= Exercise prompt =
Rewrite every entry below with "black nose" switched to "dark nose" and nothing else changed. Leave the pictures out of your answer.

**** Records ****

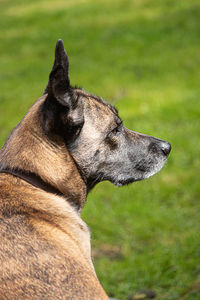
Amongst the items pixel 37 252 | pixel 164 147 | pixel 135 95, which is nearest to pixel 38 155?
pixel 37 252

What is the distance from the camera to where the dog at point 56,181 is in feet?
9.27

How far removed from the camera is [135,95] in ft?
40.0

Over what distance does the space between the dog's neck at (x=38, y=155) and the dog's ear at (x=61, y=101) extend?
103 mm

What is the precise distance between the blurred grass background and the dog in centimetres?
198

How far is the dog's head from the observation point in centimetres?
320

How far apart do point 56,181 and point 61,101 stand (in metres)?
0.59

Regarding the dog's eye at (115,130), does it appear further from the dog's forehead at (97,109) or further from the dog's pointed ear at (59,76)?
the dog's pointed ear at (59,76)

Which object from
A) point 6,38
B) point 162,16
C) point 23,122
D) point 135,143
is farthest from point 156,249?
point 6,38

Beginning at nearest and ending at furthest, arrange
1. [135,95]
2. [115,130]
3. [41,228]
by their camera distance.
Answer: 1. [41,228]
2. [115,130]
3. [135,95]

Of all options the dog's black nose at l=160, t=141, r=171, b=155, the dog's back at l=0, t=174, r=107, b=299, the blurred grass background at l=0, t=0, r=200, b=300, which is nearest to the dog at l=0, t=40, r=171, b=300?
the dog's back at l=0, t=174, r=107, b=299

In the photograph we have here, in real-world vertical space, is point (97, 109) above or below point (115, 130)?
above

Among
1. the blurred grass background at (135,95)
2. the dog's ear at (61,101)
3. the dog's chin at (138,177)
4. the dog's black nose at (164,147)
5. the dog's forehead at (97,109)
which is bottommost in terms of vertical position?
the blurred grass background at (135,95)

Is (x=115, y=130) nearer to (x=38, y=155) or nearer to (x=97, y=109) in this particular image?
(x=97, y=109)

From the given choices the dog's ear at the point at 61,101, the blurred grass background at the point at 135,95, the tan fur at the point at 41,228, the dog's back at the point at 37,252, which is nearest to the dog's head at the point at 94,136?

****

= Reply to the task =
Amongst the items pixel 37 252 | pixel 164 147 | pixel 135 95, which is nearest to pixel 38 155?
pixel 37 252

What is the distance from the camera to where the dog at point 56,181 is in feet?
9.27

How far removed from the camera is [135,95] in ft?
40.0

Over what distance does the space between the dog's neck at (x=38, y=155) and the dog's ear at (x=61, y=101) extend?
103 mm

What is the precise distance between the blurred grass background and the dog in centimetres?
198

How far is the dog's head from the observation point in centimetres?
320

How far apart do point 56,181 and point 61,101 stand (in metres)?
0.59

Regarding the dog's eye at (115,130), does it appear further from the dog's forehead at (97,109) or further from the dog's pointed ear at (59,76)?
the dog's pointed ear at (59,76)

Which object from
A) point 6,38
B) point 162,16
C) point 23,122
D) point 135,143
is farthest from point 156,249?
point 6,38

Beginning at nearest and ending at furthest, arrange
1. [135,95]
2. [115,130]
3. [41,228]
by their camera distance.
Answer: 1. [41,228]
2. [115,130]
3. [135,95]

Of all options the dog's dark nose at l=160, t=141, r=171, b=155, the dog's back at l=0, t=174, r=107, b=299, the blurred grass background at l=0, t=0, r=200, b=300, which is nearest to the dog at l=0, t=40, r=171, b=300?
the dog's back at l=0, t=174, r=107, b=299

In the photograph we have here, in real-world vertical space, is point (97, 109) above or below point (115, 130)?
above

Among
1. the blurred grass background at (135,95)
2. the dog's ear at (61,101)
3. the dog's chin at (138,177)
4. the dog's dark nose at (164,147)
5. the dog's forehead at (97,109)
which is bottommost in terms of vertical position?
the blurred grass background at (135,95)

Is (x=115, y=130) nearer to (x=38, y=155) or nearer to (x=97, y=109) in this particular image?
(x=97, y=109)

From the given choices the dog's ear at the point at 61,101, the blurred grass background at the point at 135,95, the tan fur at the point at 41,228, the dog's back at the point at 37,252, which is nearest to the dog's head at the point at 94,136?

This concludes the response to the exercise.